Kritik an der Großen Koalition ist richtig in den Fragen, wo sie von den humanitären Grundwerten abweicht. Da ist zum Beispiel die geplante Einschränkung des Familiennachzugs zu nennen. Mit einem christlichen Menschenbild, wie die Union es hochhält, ist dies nicht zu vereinbaren. Eine Einschränkung würde übrigens auch enorme Integrationsprobleme produzieren. Da müssen wir angreifen.

Beendet die Flüchtlingsdebatte Phantasien einer schwarzgrünen Regierung 2017?

Die Frage von Schwarz-Grün steht jetzt nicht an. Aber wer unsere Grundwerte infrage stellt, kann nicht damit rechnen, dass wir mit ihm regieren. Die Koalitionsentscheidung fällt sicher negativ aus, wenn die Union sich gegen den Kurs von Kanzlerin Angela Merkel entscheidet.

Sie regten Änderungen des Kurses der Parteispitze nicht nur beim Thema Flüchtlinge an. Sie stellen in etwa so viele Änderungsanträge wie die Grüne Jugend. Was ist Ihnen besonders wichtig?

Ich möchte, dass wir uns bei der Familien- und Arbeitszeitpolitik stärker mit den lebensweltlichen Realitäten auseinandersetzen. Wie definieren wir einen neuen Begriff von Arbeit in einer Zeit, in der sich einerseits viele ausgebrannt fühlen, andererseits die Unternehmen aufgrund von Fachkräftemangel mehr denn je gezwungen sind, Arbeitnehmern flexible Angebote zu machen? Welche wirksamen Instrumente brauchen wir insbesondere, um Familie und Beruf besser vereinbaren zu können? Die im Leitantrag vorgeschlagene massive Ausweitung des Elterngelds halte ich für den falschen Weg. Es ist sozialpolitisch nicht geboten, dass wir zwischen fünf und sieben Milliarden Euro zusätzlich investieren, damit vor allem Akademiker-Eltern profitieren. Wir haben andere Schwerpunkte. So muss die Kita-Betreuung deutlich flexibler und bedarfsgerechter werden und Erzieherinnen und Erzieher ordentlich bezahlt werden.

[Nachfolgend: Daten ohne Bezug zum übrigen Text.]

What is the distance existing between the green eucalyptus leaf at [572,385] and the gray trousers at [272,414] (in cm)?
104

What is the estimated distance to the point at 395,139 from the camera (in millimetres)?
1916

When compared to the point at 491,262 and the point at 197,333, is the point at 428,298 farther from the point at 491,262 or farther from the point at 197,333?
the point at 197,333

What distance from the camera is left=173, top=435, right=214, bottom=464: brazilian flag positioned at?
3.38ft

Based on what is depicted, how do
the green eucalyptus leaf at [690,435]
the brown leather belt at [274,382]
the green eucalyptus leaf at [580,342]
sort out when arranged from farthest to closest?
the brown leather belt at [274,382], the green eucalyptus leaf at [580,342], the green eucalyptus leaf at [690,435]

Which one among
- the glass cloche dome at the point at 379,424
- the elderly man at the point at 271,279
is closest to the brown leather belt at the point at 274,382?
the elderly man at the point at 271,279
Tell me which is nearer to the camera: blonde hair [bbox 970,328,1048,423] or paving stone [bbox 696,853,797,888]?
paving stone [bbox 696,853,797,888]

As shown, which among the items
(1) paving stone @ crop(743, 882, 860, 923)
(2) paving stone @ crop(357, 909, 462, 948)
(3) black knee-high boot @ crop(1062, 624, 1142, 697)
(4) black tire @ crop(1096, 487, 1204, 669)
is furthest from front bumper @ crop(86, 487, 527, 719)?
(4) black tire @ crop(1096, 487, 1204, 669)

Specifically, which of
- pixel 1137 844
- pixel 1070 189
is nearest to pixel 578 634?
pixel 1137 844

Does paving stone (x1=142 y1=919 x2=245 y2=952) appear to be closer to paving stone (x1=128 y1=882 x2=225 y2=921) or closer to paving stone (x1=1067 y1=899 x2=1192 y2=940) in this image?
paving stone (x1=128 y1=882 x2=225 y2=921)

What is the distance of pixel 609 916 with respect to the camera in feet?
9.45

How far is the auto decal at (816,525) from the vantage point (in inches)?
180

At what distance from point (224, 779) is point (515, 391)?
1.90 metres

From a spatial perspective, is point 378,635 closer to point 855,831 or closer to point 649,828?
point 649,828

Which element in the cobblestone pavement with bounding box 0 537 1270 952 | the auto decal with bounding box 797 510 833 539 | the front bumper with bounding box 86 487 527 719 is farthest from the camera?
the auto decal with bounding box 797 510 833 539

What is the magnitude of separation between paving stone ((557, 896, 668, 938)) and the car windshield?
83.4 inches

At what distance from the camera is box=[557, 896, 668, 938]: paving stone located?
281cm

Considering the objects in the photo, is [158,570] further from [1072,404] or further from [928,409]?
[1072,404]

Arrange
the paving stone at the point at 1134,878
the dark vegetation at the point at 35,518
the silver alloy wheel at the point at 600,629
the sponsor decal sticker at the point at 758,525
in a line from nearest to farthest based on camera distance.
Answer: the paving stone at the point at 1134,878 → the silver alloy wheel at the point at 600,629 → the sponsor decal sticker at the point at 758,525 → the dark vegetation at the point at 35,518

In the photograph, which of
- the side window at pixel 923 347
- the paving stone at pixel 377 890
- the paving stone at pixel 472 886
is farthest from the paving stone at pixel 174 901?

Sie unterstützen auch den Antrag, nicht darauf zu beharren, 2030 vollständig auf erneuerbare Energien umzustellen. Das klingt in etwa so brisant wie ihr Antrag zum Asylbewerberleistungsgesetz.

Die Energieversorgung mit Strom ist nur ein Teil der Energiewende, und zwar der kleinste. Die Erneuerbaren werden wachsen, es ist aber nicht entscheidend, ob wir 2030 genau 100 Prozent haben, denn gerade die letzten 20% sind besonders teuer. Wenn wir 80 Prozent hinbekommen, kann das auch in Ordnung sein. Viel wichtiger ist, Strategien in den Vordergrund zu stellen, wie wir auch bei Wärme und Mobilität vorankommen, denn sie zeichnen für mehr als 80% der CO2-Emissionen verantwortlich. Einige Grüne haben Angst, dass wir uns durch eine Abkehr von den 100 Prozent beim Strom bis 2030 von unseren ambitionierten Zielen verabschieden, aber diese Angst ist nun wirklich unbegründet.